Sunday, April 19, 2009

State of Play



State of Play comes with a plot so tailor-made for adoration from journalists that cynics everywhere will dismiss it as a cheap ploy to drum up praise. It’s a shame, because by all accounts it’s a solid thriller and a more-than-worthy entry into the tried and true newspaper genre. You know the one: intrepid reporters pursue the story no matter the personal danger, uncovering layers of corruption until justice is served.

Cal McAffrey sort of fits that bill. Played by a scruffy, pudgy Russell Crowe, he hardly fits the profile of the fresh-faced, idealistic journalist. No, he’s been around the block, and just about everyone with a lick of importance in D.C. is on a first-name basis. Those friendships give him an edge when an unknown assailant kills a drug addict and a witness, setting off the events of the film.

Soon after those killings, a senator’s aide falls (or is pushed…) off a subway platform in front of an oncoming train. The senator in question, Stephen Collins (Ben Affleck), receives the news and breaks down in the middle of a subcommittee hearing and admits he was having an affair with the young woman. Collins was Cal’s college roommate, and his wife Anne (Robin Wright Penn) had a fling with the reporter. It’s a testament to the film’s structure and writing that everyone in the room didn’t tune out there and then.

As Cal investigates whether the staffer killed herself or was murdered, he attempts to protect his old friend as much as possible. Soon he plunges deep into what he believes is a corporate conspiracy perpetuated by PointCorp, an obvious Blackwater stand-in that’s the subject of Collins’ hearings. Aiding the gruff reporter is Della Frye (Rachel McAdams), the paper’s lead blogger. This of course immediately casts the film as an old guard/new wave examination more than a mere thriller, but thankfully the writers keep things varied: Frye is certainly naïve but she knows how to get facts quickly, while McAffrey teaches her not to blow a big story by rushing individual threads of clues to the internet to claim firsties.
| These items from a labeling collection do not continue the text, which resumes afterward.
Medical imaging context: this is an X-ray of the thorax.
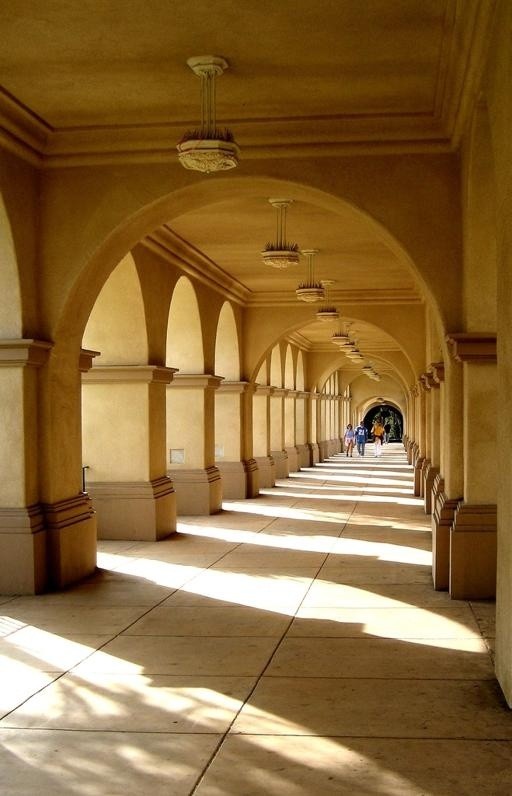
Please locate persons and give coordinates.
[344,417,391,457]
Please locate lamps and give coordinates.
[175,55,240,172]
[296,246,323,306]
[316,280,339,324]
[261,196,302,267]
[333,322,381,383]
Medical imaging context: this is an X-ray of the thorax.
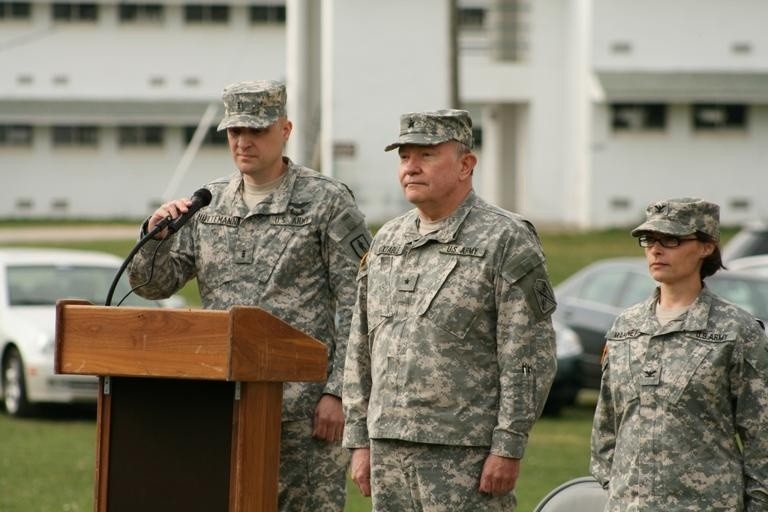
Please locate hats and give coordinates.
[216,80,287,131]
[632,197,721,240]
[384,108,473,152]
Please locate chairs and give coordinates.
[533,477,615,512]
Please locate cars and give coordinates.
[0,249,188,415]
[722,220,768,275]
[540,255,767,418]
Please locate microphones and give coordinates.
[167,188,213,235]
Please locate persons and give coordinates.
[127,78,371,512]
[341,109,559,512]
[589,196,767,512]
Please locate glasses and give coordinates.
[639,234,698,248]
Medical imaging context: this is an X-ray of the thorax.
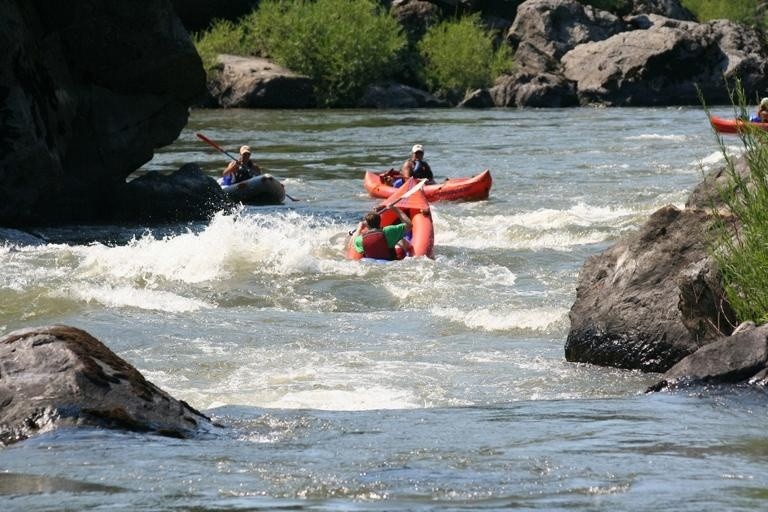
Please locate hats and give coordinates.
[412,144,424,154]
[240,145,252,155]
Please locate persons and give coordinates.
[221,144,259,185]
[354,202,414,261]
[403,142,439,187]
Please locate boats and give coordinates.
[364,169,492,201]
[217,173,285,206]
[710,115,768,134]
[346,176,434,265]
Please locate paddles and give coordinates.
[197,134,299,201]
[349,178,427,236]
But Cal lets the relationships that give him an edge get in the way, and soon he’s playing cop instead of reporter. He and Frye tie threads together, but soon the roles of muckraker and ethical reporter switch: Cal begins to break the law to get the truth (or at least the truth he wants), while Della protests in vain. And hovering over them always is their editor, Cameron Lynne, played with conviction by Helen Mirren. The only real road bump is the ending, which plays out in the predictable fashion of giving us a twist, then throwing in an even bigger one just because.

Thrillers tend to unfold by rote at this point, but State of Play threw me more than once. Some scenes reminded me strongly of the shadowy terror of All the President’s Men, the film about Woodward and Bernstein’s uncovering of the Watergate scandal: a late-game scene in which Cal runs through a parking garage attempting to hide from the killer behind the initial murders is genuinely pulse-pounding. And many of the reveals drew gasps and “oh’s” from the audience, which is always a good sign.

For a film that many people are calling potentially the last newspaper movie ever – it won’t be I can assure you – it mostly avoids proselytizing about the superiority of paper over blog. Well, there’s some cheap dismissal at the start, and a groanworthy moment at the end where Della tells Cal that their story is too important to be just thrown on the internet, but otherwise the film suggest a healthy co-habitation. I only wish they’d really stuck with that point at the end instead of suddenly making it all about the thriller.